_REQUIREMENT_:
Gather every line in the entries below that contains the word "higher". Case counts.

___ EXERCISE MATERIALS

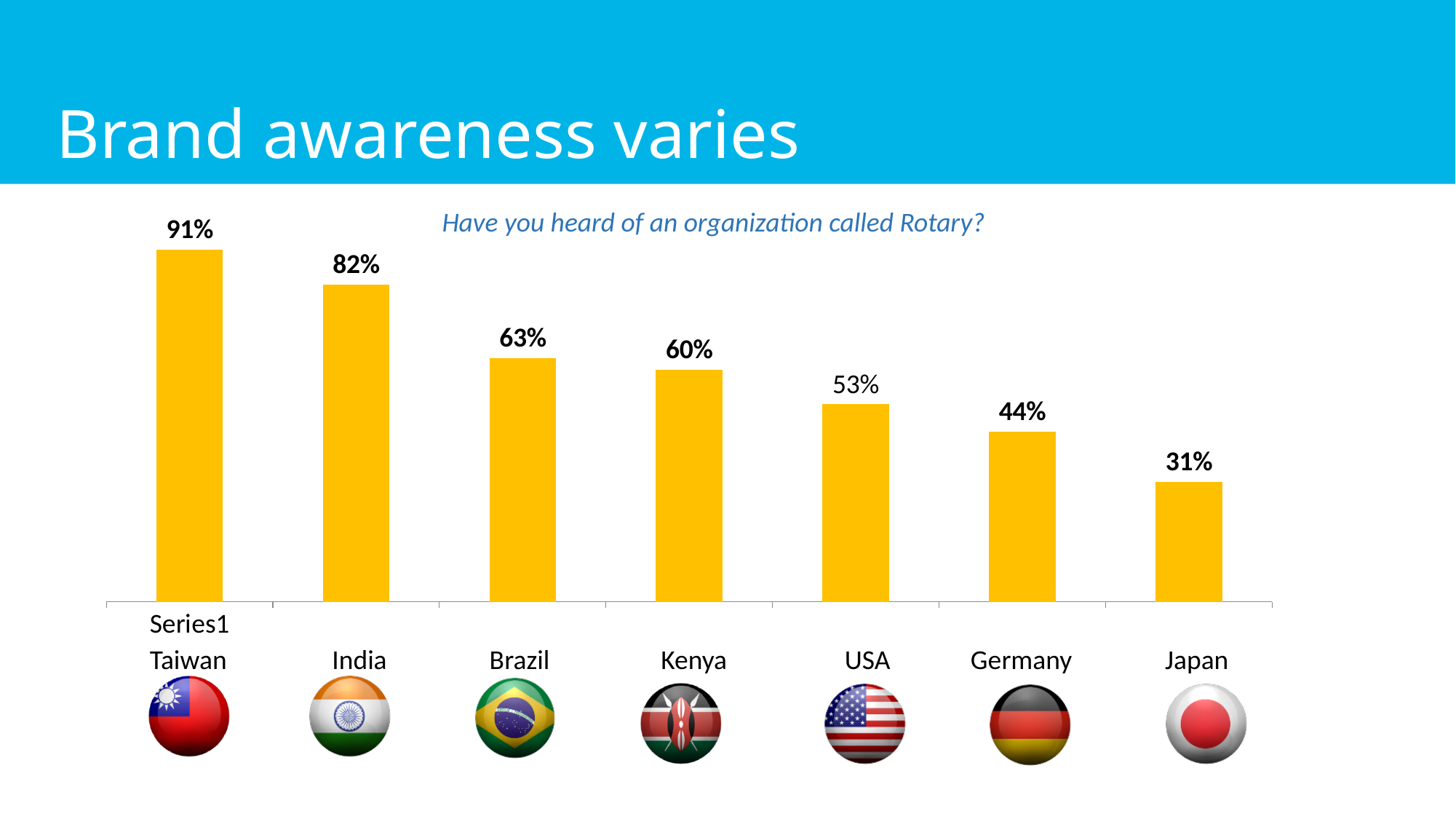
What is the difference between the values for India and USA? 29% What survey question is shown above the chart? Have you heard of an organization called Rotary? Do the values rise or fall from left to right across the countries? Fall What kind of chart is shown on the slide? Bar chart Which has a higher value, Brazil or Germany? Brazil What percentage of respondents in Taiwan have heard of Rotary? 91% What is the difference between the values for Brazil and Japan? 32% What is the value shown for Germany? 44% How many countries are shown in the chart? 7 Which country has the highest brand awareness value? Taiwan What is the value shown for Kenya? 60% Which country has the lowest brand awareness value? Japan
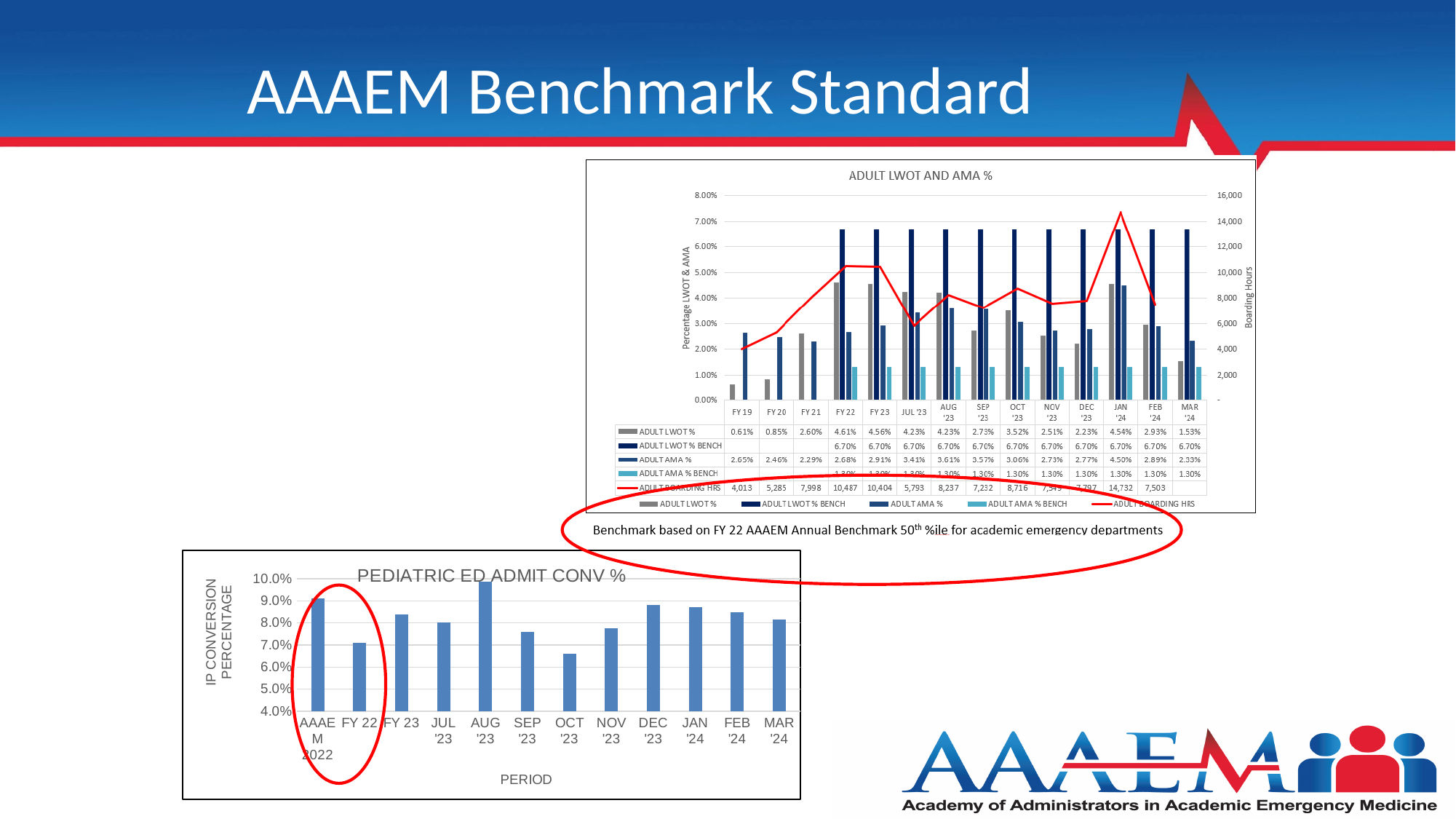
How many series does the legend of the ADULT LWOT AND AMA % chart list? 5 In the ADULT LWOT AND AMA % chart, which is larger for SEP '23: ADULT LWOT % or ADULT AMA %? ADULT AMA % What kind of chart is the PEDIATRIC ED ADMIT CONV % chart? bar chart In the PEDIATRIC ED ADMIT CONV % chart, which period has the highest value? AUG '23 In the ADULT LWOT AND AMA % chart, what is the difference between the ADULT LWOT % BENCH and the ADULT LWOT % for MAR '24? 5.17% In the ADULT LWOT AND AMA % chart, what is the ADULT AMA % value for JAN '24? 4.50% In the ADULT LWOT AND AMA % chart, which period has the lowest ADULT LWOT %? FY 19 In the PEDIATRIC ED ADMIT CONV % chart, is the value for FY 22 greater or less than 8.0%? less In the PEDIATRIC ED ADMIT CONV % chart, which period has the lowest value? OCT '23 How many periods are shown on the x axis of the ADULT LWOT AND AMA % chart? 14 In the ADULT LWOT AND AMA % chart, what is the ADULT BOARDING HRS value for JAN '24? 14,732 In the ADULT LWOT AND AMA % chart, what is the ADULT LWOT % value for FY 22? 4.61%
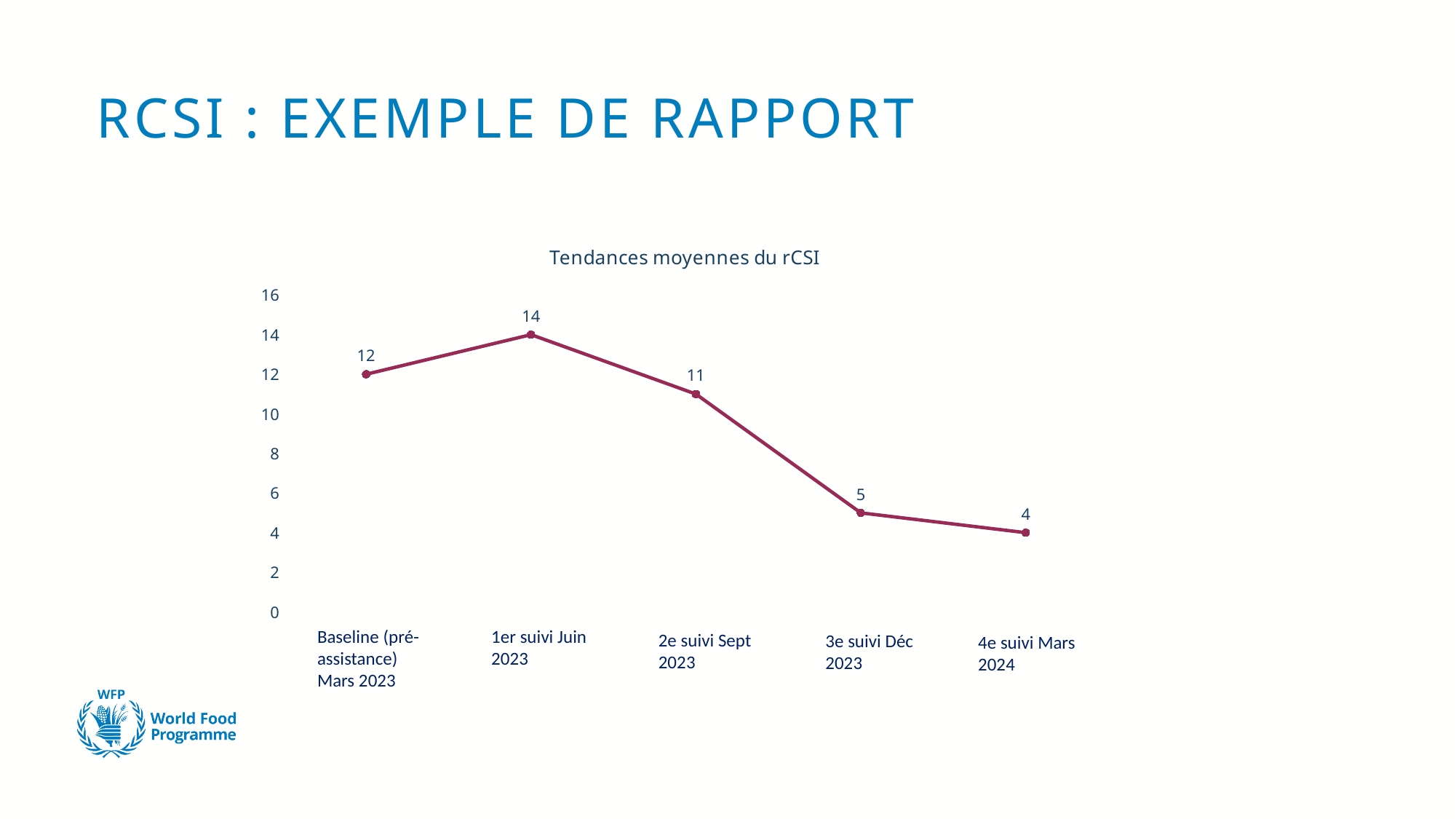
What kind of chart is shown on the slide? line chart What is the value for 1er suivi Juin 2023? 14 How many data points are plotted on the chart? 5 Do the values rise or fall from 1er suivi Juin 2023 to 4e suivi Mars 2024? fall Which point has the lowest value? 4e suivi Mars 2024 What is the value for 4e suivi Mars 2024? 4 Which is larger, the value for Baseline (pré-assistance) Mars 2023 or the value for 2e suivi Sept 2023? Baseline (pré-assistance) Mars 2023 Which point has the highest value? 1er suivi Juin 2023 What is the value for Baseline (pré-assistance) Mars 2023? 12 What is the title of the chart? Tendances moyennes du rCSI Is the value for 3e suivi Déc 2023 greater or less than 8? less What is the difference between the values for 2e suivi Sept 2023 and 3e suivi Déc 2023? 6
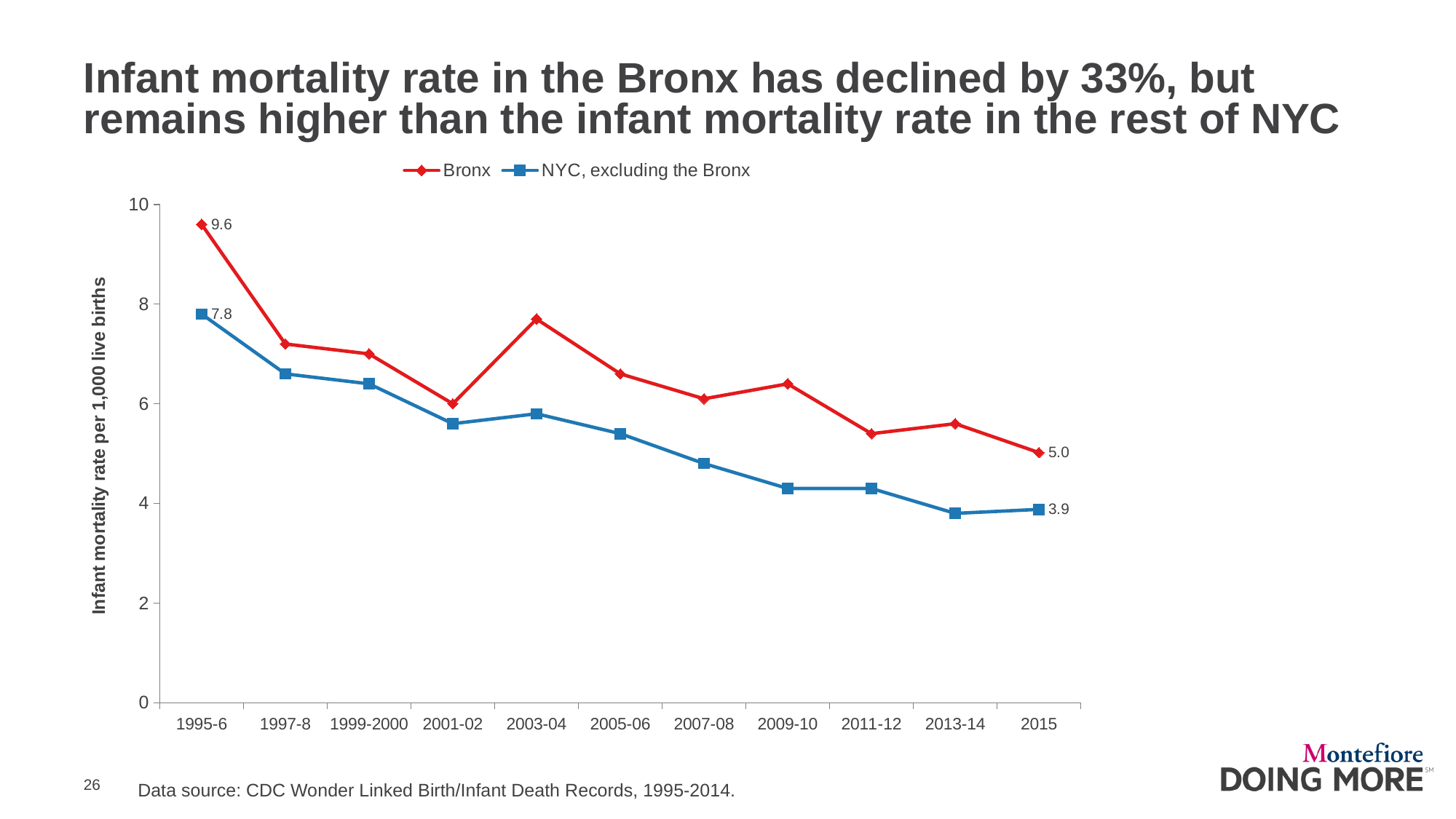
What kind of chart is shown on the slide? line chart How many time periods are shown on the x axis? 11 In 2015, what is the difference between the Bronx rate and the rate for NYC, excluding the Bronx? 1.1 What is the infant mortality rate for NYC, excluding the Bronx, in 2015? 3.9 Is the value for NYC, excluding the Bronx, in 2009-10 greater or less than 6? less What is the infant mortality rate for the Bronx in 1995-6? 9.6 What is the infant mortality rate for the Bronx in 2015? 5.0 In 1995-6, which series has the higher infant mortality rate, Bronx or NYC, excluding the Bronx? Bronx Is the Bronx value for 2003-04 greater or less than 6? greater What is the infant mortality rate for NYC, excluding the Bronx, in 1995-6? 7.8 By how much did the Bronx infant mortality rate fall between 1995-6 and 2015? 4.6 How many series does the legend list? 2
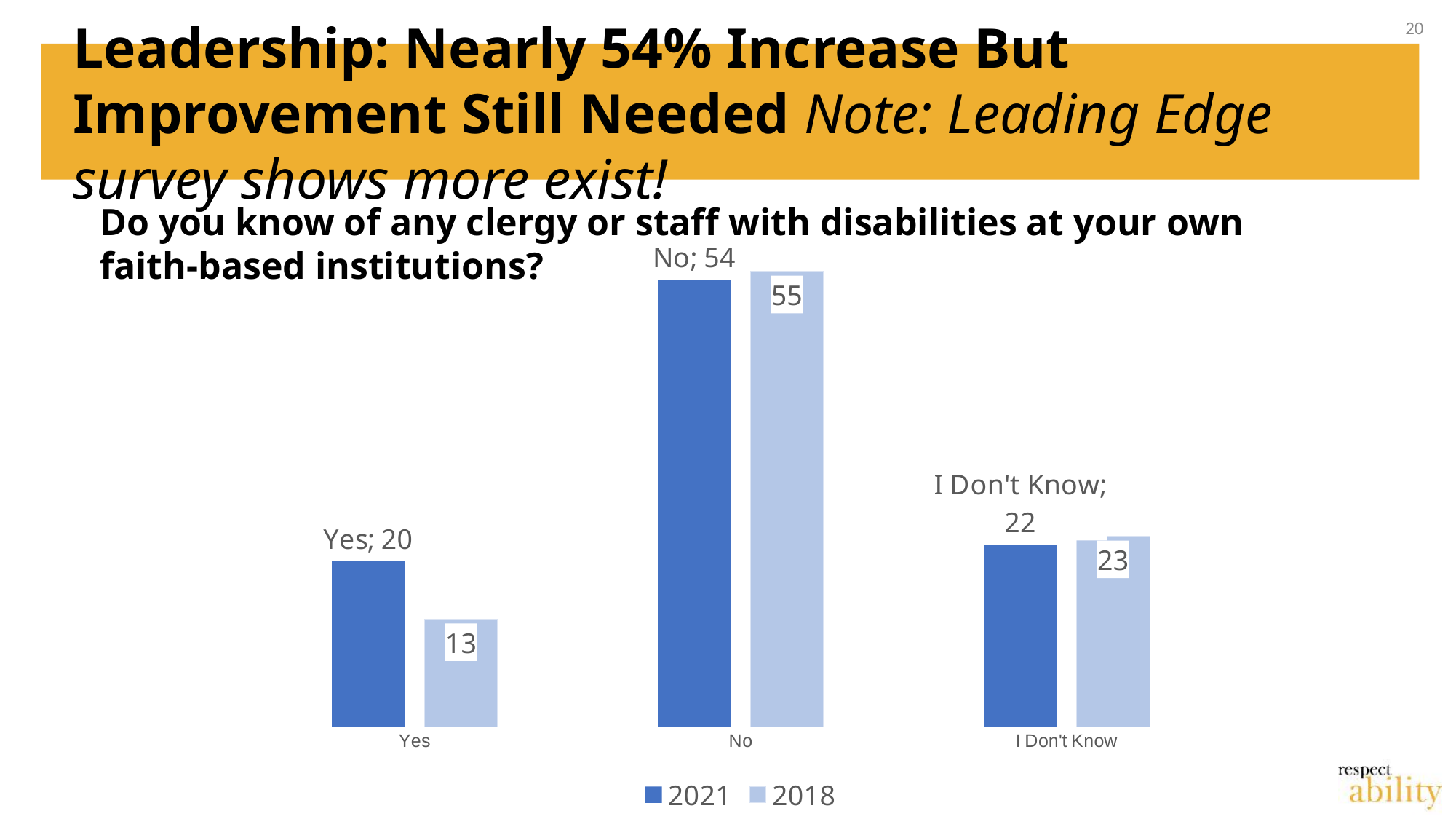
What kind of chart is shown on the slide? Bar chart How many series does the legend list? 2 What is the difference between the 2021 and 2018 values for "Yes"? 7 What is the 2021 value for the "Yes" category? 20 Which category has the lowest 2018 value? Yes Which is larger for the "Yes" category: the 2021 value or the 2018 value? 2021 What are the two series named in the legend? 2021 and 2018 How many categories are shown on the x axis? 3 What is the 2018 value for the "No" category? 55 Which category has the highest 2021 value? No What is the difference between the 2021 values for "No" and "Yes"? 34 What is the 2018 value for the "I Don't Know" category? 23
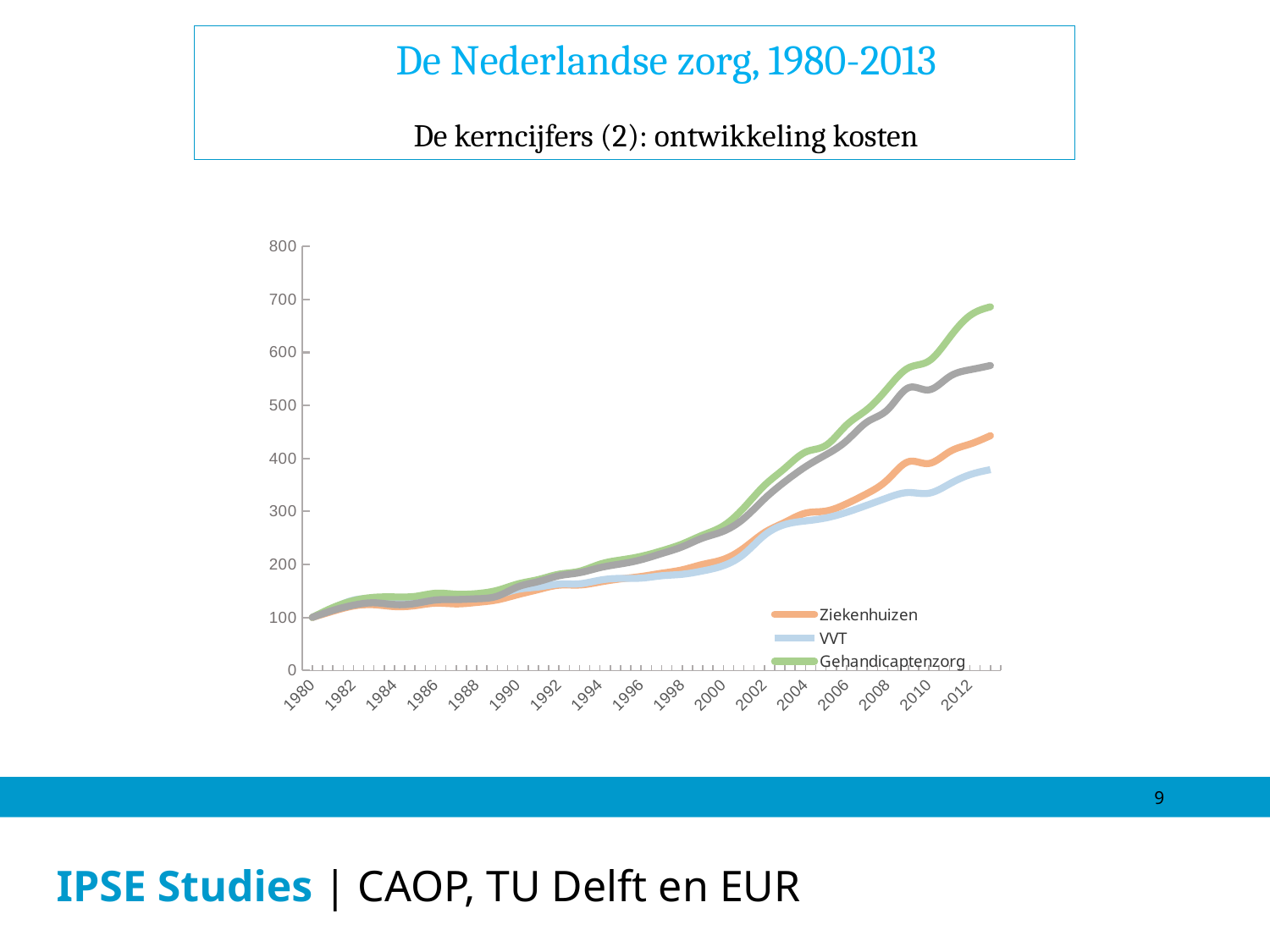
Is the value for VVT in 2012 greater or less than 300? greater At what value do the series start in 1980? 100 Which series has the highest value in 2012? Gehandicaptenzorg What kind of chart is shown on the slide? line chart Is the value for Gehandicaptenzorg in 2012 greater or less than 600? greater What colour is the Ziekenhuizen line in the chart? orange Is the value for Ziekenhuizen in 2012 greater or less than 400? greater How many series does the chart's legend list? 3 Which is larger in 2008, the value for Gehandicaptenzorg or the value for Ziekenhuizen? Gehandicaptenzorg Which series has the lowest value in 2012? VVT Do the values of the series rise or fall from 1980 to 2012? rise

______

_SOLVED EXERCISE_:
What is the difference between the values for India and USA? 29% What survey question is shown above the chart? Have you heard of an organization called Rotary? Do the values rise or fall from left to right across the countries? Fall What kind of chart is shown on the slide? Bar chart Which has a higher value, Brazil or Germany? Brazil What percentage of respondents in Taiwan have heard of Rotary? 91% What is the difference between the values for Brazil and Japan? 32% What is the value shown for Germany? 44% How many countries are shown in the chart? 7 Which country has the highest brand awareness value? Taiwan What is the value shown for Kenya? 60% Which country has the lowest brand awareness value? Japan
What kind of chart is shown on the slide? line chart How many time periods are shown on the x axis? 11 In 2015, what is the difference between the Bronx rate and the rate for NYC, excluding the Bronx? 1.1 What is the infant mortality rate for NYC, excluding the Bronx, in 2015? 3.9 Is the value for NYC, excluding the Bronx, in 2009-10 greater or less than 6? less What is the infant mortality rate for the Bronx in 1995-6? 9.6 What is the infant mortality rate for the Bronx in 2015? 5.0 In 1995-6, which series has the higher infant mortality rate, Bronx or NYC, excluding the Bronx? Bronx Is the Bronx value for 2003-04 greater or less than 6? greater What is the infant mortality rate for NYC, excluding the Bronx, in 1995-6? 7.8 By how much did the Bronx infant mortality rate fall between 1995-6 and 2015? 4.6 How many series does the legend list? 2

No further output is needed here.